Second, recessions change the market competitive intensity – the degree of competition a firm faces (Grewal & Tansuhaj, 2001). Demand contraction creates pressure for firms to cut prices in order to keep sales level (Kaytaz & Gul, 2014; Kamakura & Du, 2012), which tends to increase rivalry among industry players (Porter, 1979). In addition, new demand patterns change relationships, power balance, and trust between firms and their competitors, customers, and suppliers (Apaydın, 2011; Lamey et al., 2012), also leading to higher rivalry.
Third, recessions generate uncertainties (Latham & Braun, 2008; Parnell, Dent, O'Regan, & Hughes, 2012). Although the direction of changes in demand and pricing is mostly known, their levels and timing are difficult to predict. As recessions vary greatly in amplitude and duration (Zarnowitz, 1985), firms cannot foresee for how long consumers will postpone purchases or for how long competitors will resist the pressure to cut prices.
THEORY DEVELOPMENT AND HYPOTHESES
The scenario of decreased demand, intensified competition, and high uncertainty brings severe negative impacts to most firms, while some others are less affected or even prosper in recessions (Dutt & Padmanabhan, 2011). We study the strategies, pro-cyclical or counter-cyclical, that enable firms to have superior performance. By superior performance, we mean either of two situations. In the first case, a firm may be less affected than competitors by the negative impacts of the recessionary environment, even though its absolute performance may decline compared to the moment prior to the recession. In the second case, which is less common, a firm may benefit from the recession more than competitors and even improve its performance.
Especially in severe cases, recessions represent risk to the survival of firms (Parnell et al., 2012). Forced to rethink their strategies (Geroski & Gregg, 1997), firms may choose various courses of action. They may adopt a pro-cyclical behavior of cutting costs and expenditures, react with a counter-cyclical behavior of increasing investments, respond with a combination of both, or even do nothing while waiting for macroeconomic recovery.

= = = =

**Challenges**.
**A)** Duplicate the recession strategy passage from "Third, recessions generate" up to and including "to cut prices.".
**B)** Pick up the recession strategy passage right after its last sentence and keep writing it.
The listing that comes next is from a different source than the recession strategy passage.

**Given data**.

= = = =

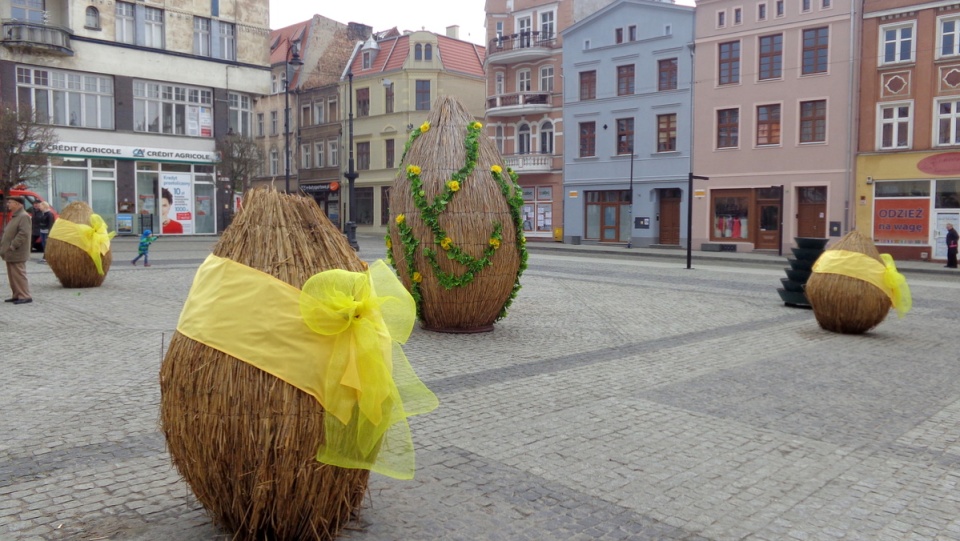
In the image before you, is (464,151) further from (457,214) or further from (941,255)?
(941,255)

= = = =

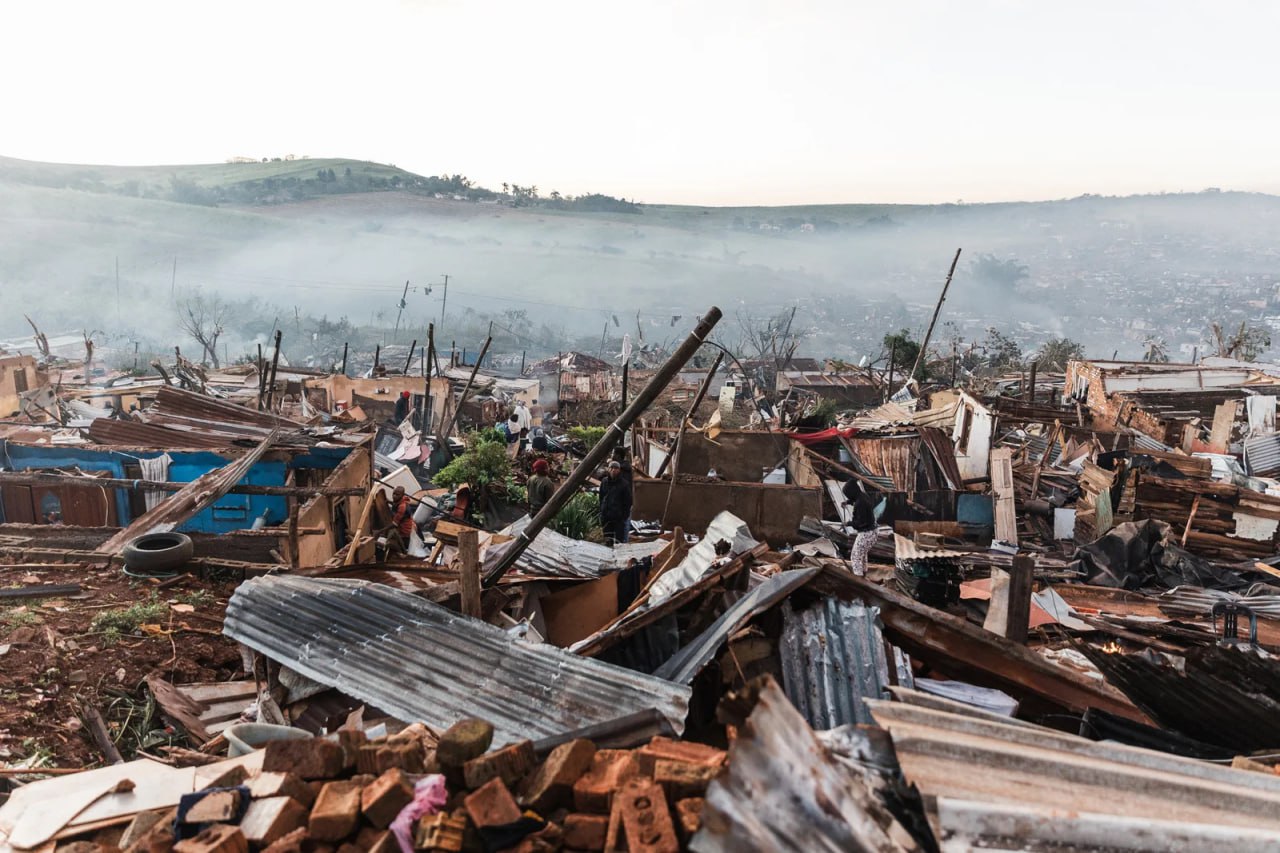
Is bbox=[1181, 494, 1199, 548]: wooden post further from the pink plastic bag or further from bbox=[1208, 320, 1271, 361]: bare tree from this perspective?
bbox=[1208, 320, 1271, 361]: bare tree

= = = =

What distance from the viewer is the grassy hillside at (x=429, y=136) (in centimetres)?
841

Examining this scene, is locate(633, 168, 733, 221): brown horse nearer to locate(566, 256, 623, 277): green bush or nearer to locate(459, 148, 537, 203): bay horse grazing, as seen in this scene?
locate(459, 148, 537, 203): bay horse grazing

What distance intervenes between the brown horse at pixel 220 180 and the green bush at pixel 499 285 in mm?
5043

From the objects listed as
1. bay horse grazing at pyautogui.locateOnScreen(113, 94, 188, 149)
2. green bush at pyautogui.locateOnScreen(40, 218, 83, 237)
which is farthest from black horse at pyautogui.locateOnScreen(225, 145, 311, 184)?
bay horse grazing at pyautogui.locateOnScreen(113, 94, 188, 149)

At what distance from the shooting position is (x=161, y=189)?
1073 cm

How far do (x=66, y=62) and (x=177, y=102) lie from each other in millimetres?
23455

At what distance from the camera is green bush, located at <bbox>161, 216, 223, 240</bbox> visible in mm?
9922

= = = =

**Exercise responses**.
**A)**
Third, recessions generate uncertainties (Latham & Braun, 2008; Parnell, Dent, O'Regan, & Hughes, 2012). Although the direction of changes in demand and pricing is mostly known, their levels and timing are difficult to predict. As recessions vary greatly in amplitude and duration (Zarnowitz, 1985), firms cannot foresee for how long consumers will postpone purchases or for how long competitors will resist the pressure to cut prices.

**B)**
Most firms adopt a pro-cyclical strategy. During recessions, profits decrease (Beaver, 2002), bank credit is restricted or more expensive (Ivashina & Scharfstein, 2010), and equity markets typically "dry up" (Latham & Braun, 2008). With limited funding, firms have to reduce costs, bypass projects, and cut investments (Campello, Graham, & Harvey, 2010).
But several firms realize that just surviving the storm is not enough and adopt a counter-cyclical strategy. Despite an undeniable need to preserve short-term cash, firms must invest for future growth, as some long-term industry trajectories and related firm objectives should not change (Dye, Sibony, & Viguerie, 2009). Firms can take advantage of undervalued as sets in the market (Mascarenhas & Aaker, 1989) to develop new business opportunities, differentiate themselves, and overtake competitors (Nunes, Drèze, & Han, 2010). They are able to both achieve immediate returns (Srinivasan et al., 2005) and prepare for long-term success (Franke & John, 2011).
While several authors recommend counter-cyclical strategies, empirical tests of their benefits are limited. Reviews of prior studies are provided by Latham & Braun (2011), who note a positive link between counter-cyclical strategies and performance, and by Srinivasan et al (2011), who warn about mixed results. Most importantly, except for Navarro et al (2010) and Gulati et al (2010), the majority of research on the topic limits the analysis to one area: marketing, R&D or capital expenditures. To fill this gap, we assess firms' concomitant responses to recessions in various types of investments. Adjusting the model pro posed by Navarro et al (2010), we study the cyclical strategies pursued by firms grouped in three independent areas (supply, demand, and capital). Our framework of hypotheses is shown in Figure 1.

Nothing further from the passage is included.